BEGIN DOCUMENT EXTRACT

Washed platelets were diluted in Tyrode buffer containing 1mM CaCl2, activated with convulxin or PAR4-activating peptide (PAR4p) in the presence of R-phycoerythrin-conjugated JON/A antibody (JON/A-PE)23  for 10 minutes and studied immediately by flow cytometry. In studies with CalDAG-GEFIΔC1 platelets, 2-MesAMP (2-methylthioadenosine 5′-monophosphate triethylammonium salt; 75μM) was added before platelet stimulation to eliminate feedback by P2Y12 receptor signaling.

Flow chamber studies

In vitro flow studies were performed in a microfluidic device fabricated in poly dimethylsiloxane. Fabrication of microfluidic devices and microfluidic collagen patterning were performed as previously described.24  Briefly, a 100-μm strip of fibrillar collagen type I (200 μg/mL) was deposited and immobilized by microfluidic patterning along the length of a glass slide. A poly dimethylsiloxane device with 10 flow channels (width: 250 μm, height: 60 μm, length: 6 mm) was oriented perpendicularly to the patterned collagen. Murine whole blood was drawn from the retro-orbital plexus into heparinized tubes (30 U/mL Lovenox), incubated with 1.5 μg/mL of anti-GPIX (glycoprotein IX)–Alexa488 and infused at arterial (2000−S) or venous (400−S) wall shear rates for 5 minutes. In some experiments, ADP and the TxA2 analog, U46619, were added to CalDAG-GEFI−/− whole blood immediately before the beginning of the perfusion. Adhesion of platelets was monitored continuously with a Nikon Ti-U inverted microscope (Nikon Instruments Inc) equipped with a Retiga EXL monochrome camera (QImaging; objective lenses, Plan fluor (air) 20×/0.45). Images were analyzed using Nikon NIS Elements Version 3.0 software (NIS-Elements Advanced Research).

END DOCUMENT EXTRACT
BEGIN DATA SHOWN

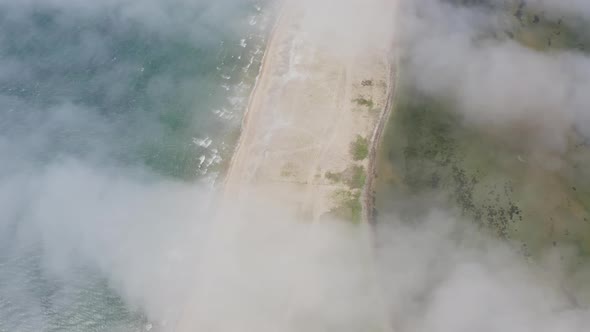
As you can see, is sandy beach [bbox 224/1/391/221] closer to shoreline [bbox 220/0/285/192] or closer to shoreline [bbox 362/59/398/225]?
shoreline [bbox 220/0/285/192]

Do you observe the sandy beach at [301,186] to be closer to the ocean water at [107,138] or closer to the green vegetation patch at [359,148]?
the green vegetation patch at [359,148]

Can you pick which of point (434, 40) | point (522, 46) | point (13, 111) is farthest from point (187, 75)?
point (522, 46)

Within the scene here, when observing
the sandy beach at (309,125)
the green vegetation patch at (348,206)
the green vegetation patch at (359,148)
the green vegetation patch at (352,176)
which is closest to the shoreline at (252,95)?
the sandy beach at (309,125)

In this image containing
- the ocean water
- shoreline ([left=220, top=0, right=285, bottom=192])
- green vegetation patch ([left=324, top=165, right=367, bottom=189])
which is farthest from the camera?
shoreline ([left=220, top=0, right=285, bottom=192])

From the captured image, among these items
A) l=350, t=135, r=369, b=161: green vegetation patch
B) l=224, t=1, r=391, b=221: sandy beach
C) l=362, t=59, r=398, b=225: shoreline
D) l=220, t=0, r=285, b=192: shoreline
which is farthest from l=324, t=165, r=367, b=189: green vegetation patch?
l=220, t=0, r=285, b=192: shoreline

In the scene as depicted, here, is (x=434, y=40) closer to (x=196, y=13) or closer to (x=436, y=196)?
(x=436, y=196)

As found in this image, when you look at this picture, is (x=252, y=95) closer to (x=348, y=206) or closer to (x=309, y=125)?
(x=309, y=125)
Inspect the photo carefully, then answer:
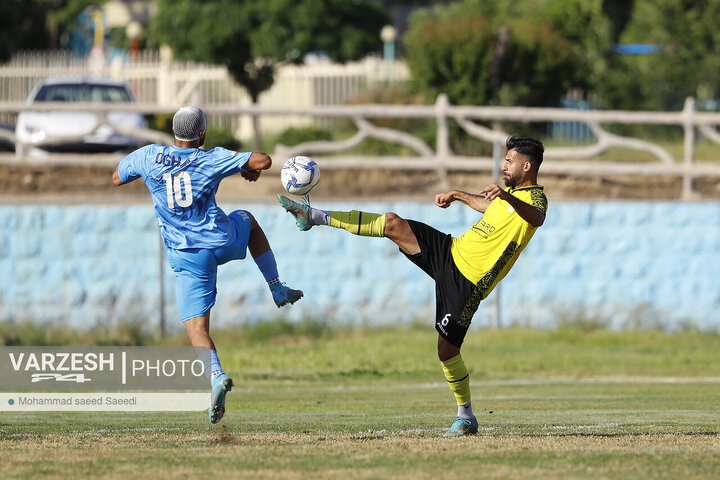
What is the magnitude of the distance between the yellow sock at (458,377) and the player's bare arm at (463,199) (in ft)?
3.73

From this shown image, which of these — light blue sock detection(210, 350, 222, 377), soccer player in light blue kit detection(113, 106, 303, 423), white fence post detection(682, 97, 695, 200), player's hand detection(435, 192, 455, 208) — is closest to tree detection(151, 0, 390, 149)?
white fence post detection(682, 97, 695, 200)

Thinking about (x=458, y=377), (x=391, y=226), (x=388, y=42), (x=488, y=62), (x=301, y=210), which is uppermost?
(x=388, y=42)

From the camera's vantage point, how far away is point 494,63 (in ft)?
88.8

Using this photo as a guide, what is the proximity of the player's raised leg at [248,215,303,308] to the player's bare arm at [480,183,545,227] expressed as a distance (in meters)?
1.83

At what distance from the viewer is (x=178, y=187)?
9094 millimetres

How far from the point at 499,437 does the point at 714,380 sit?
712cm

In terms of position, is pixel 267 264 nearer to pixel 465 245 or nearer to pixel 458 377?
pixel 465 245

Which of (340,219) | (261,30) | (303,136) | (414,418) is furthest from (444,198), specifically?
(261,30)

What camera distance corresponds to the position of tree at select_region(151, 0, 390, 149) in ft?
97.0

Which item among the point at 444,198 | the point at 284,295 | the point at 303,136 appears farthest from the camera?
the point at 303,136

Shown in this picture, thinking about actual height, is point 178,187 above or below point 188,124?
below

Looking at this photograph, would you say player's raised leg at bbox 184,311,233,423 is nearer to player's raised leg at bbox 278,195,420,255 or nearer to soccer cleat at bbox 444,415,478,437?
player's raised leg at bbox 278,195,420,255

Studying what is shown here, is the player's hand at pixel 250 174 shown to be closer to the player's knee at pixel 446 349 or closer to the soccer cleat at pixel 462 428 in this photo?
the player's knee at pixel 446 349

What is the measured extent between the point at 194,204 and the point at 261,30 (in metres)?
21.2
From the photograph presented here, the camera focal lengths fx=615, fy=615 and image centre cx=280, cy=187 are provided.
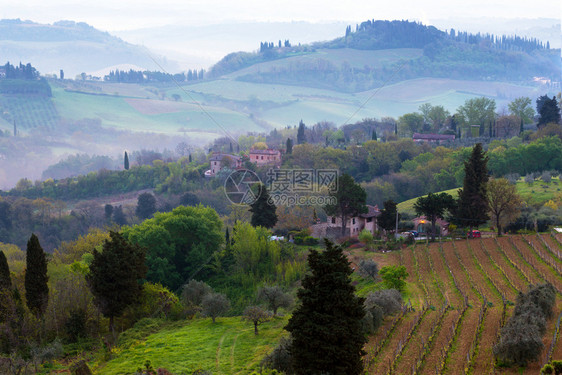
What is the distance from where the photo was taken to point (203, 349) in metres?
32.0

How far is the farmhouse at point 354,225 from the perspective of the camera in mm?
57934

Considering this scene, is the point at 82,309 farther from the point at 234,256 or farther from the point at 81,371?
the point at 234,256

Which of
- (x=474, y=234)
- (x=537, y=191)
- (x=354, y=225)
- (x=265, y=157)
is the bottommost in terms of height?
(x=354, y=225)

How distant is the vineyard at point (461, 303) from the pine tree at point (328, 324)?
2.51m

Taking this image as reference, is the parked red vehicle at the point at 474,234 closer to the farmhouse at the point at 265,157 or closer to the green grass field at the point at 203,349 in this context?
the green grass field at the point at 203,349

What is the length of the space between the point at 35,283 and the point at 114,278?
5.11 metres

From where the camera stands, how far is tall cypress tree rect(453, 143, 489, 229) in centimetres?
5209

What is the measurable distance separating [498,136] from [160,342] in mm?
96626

END DATA SHOWN

REQUIRED WORK:
**a)** In the platelet methods text, what were the dimensions of each flow channel in the poly dimethylsiloxane device?
**b)** Extend the platelet methods text, starting after its final sentence.
The records were taken from a different source than the platelet methods text.

TASK RESPONSES:
**a)** Each channel was 250 μm wide, 60 μm high and 6 mm long.

**b)**
Platelet depletion

Mice were injected retro-orbitally with a commercially available antibody to mouse GPIbα.25  Successful platelet depletion (peripheral platelet counts < 2% of untreated control mice) was confirmed by flow cytometry 1 hour after infusion of anti-GPIbα antibody.

Tail bleeding time and estimated blood loss measurement

Mice (approximately 8 weeks old) were matched for weight and anesthetized with 100 mg/kg ketamine (Forte Dodge Animal Health) and 10 mg/kg xylazine (Lloyd Laboratories) 10 minutes before tail transection. Mice were placed on a heating pad, and tails were transected 2 mm from the tip with a razor blade and immediately immersed into a 20-mL scintillation vial filled with 5 mL PBS (37°C). The time to cessation of bleeding was recorded, and after 10 minutes the bleeding was stopped by cauterization. To measure blood loss volume, the collected blood sample was frozen at −80°C overnight, thawed, and 5 mL of red blood cell lysis buffer (155mM NH4Cl, 10mM KHCO3, 0.1mM Na2 EDTA [disodium ethylenediamine tetraacetate[, pH = 7.3) was added. The optical density (490) was determined and compared with a standard curve. Statistical significance for the blood loss volume was determined by Mann-Whitney test.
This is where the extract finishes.